O to samo zapytaliśmy najważniejszych kandydatów na prezydenta miasta. Obecny szef ratusza Kazimierz Marcinkiewicz zakazałby palenia tylko na przystankach, podobnie jak Włodzimierz Całka z Naszego Miasta oraz kandydatka Platformy Obywatelskiej Hanna Gronkiewicz-Waltz. Ta jednak nie wyklucza wprowadzenia zakazu palenia na ulicach, choć jak sama przyznaje, byłoby to bardzo trudne do wyegzekwowania. Marek Borowski, kandydat centrolewicy, nie chce palenia tytoniu na przystankach, w samochodach, pubach i restauracjach. Najsurowiej do kwestii palenia podchodzi kandydat Ligi Polskich Rodzin Wojciech Wierzejski, który wprowadziłby taki zakaz we wszystkich miejscach publicznych. Gdyby wybory samorządowe odbyły się w tym tygodniu, wygrałaby Hanna Gronkiewicz-Waltz, ale dopiero w drugiej turze.

W pierwszej górą byłby obecny szef ratusza, kandydat Prawa i Sprawiedliwości Kazimierz Marcinkiewicz. Takie zaskakujące wyniki przynosi sondaż przeprowadzony na zlecenie Metropolu przez firmę badania opinii i komunikacji społecznej Homo Homini. Różnica między Gronkiewicz-Waltz a Marcinkiewiczem jest bardzo niewielka, mieszcząca się w granicach błędu statystycznego. Można powiedzieć, że oboje kandydaci idą łeb w łeb – mówi Bartłomiej Biskup, politolog z Uniwersytetu Warszawskiego.
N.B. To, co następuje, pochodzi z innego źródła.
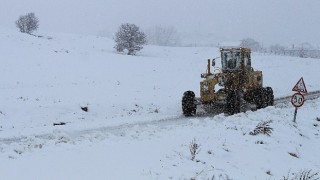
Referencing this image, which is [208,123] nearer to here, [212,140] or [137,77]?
[212,140]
Trzeci w pierwszej turze kandydat centrolewicy Marek Borowski stracił 7 proc. w porównaniu z sondażem sprzed dwóch tygodni i coraz bardziej oddala się od pary najpoważniejszych kandydatów z PO i PiS. Nawet gdyby Marek Borowski wszedł do II tury, Marcinkiewicz pokonuje go różnicą niemal 30 proc. głosów. Czwarte miejsce zajmuje kandydat Naszego Miasta, obecny burmistrz Bemowa Włodzimierz Całka. Kandydat LPR Wojciech Wierzejski osiągnął w stolicy najniższe poparcie od miesiąca, w porównaniu z badaniem z 12 sierpnia chce na niego głosować niemal cztery razy mniej wyborców.

Jeżeli wybory samorządowe odbywałyby się teraz, najlepszy wynik spośród wszystkich komitetów wyborczych osiągnęłoby Prawo i Sprawiedliwość (39,3 proc.), na drugim miejscu znalazłaby się Platforma Obywatelska (33 proc.). Koalicja SLD, SdPl i PD zdobyłaby 12 proc. głosów. Kolejne miejsce przypadłoby Naszemu Miastu (4,8 proc.), jedynemu komitetowi, który nie jest związany z żadną partią. Niedaleko za wynikiem Naszego Miasta plasuje się poparcie dla LPR (4,2 proc.). Listę zamyka Samoobrona, która w stolicy zdobyłaby nieco ponad 1 proc. głosów. To i tak lepiej niż w przypadku kandydata tej partii na prezydenta miasta, który cieszy się w stolicy zerowym poparciem.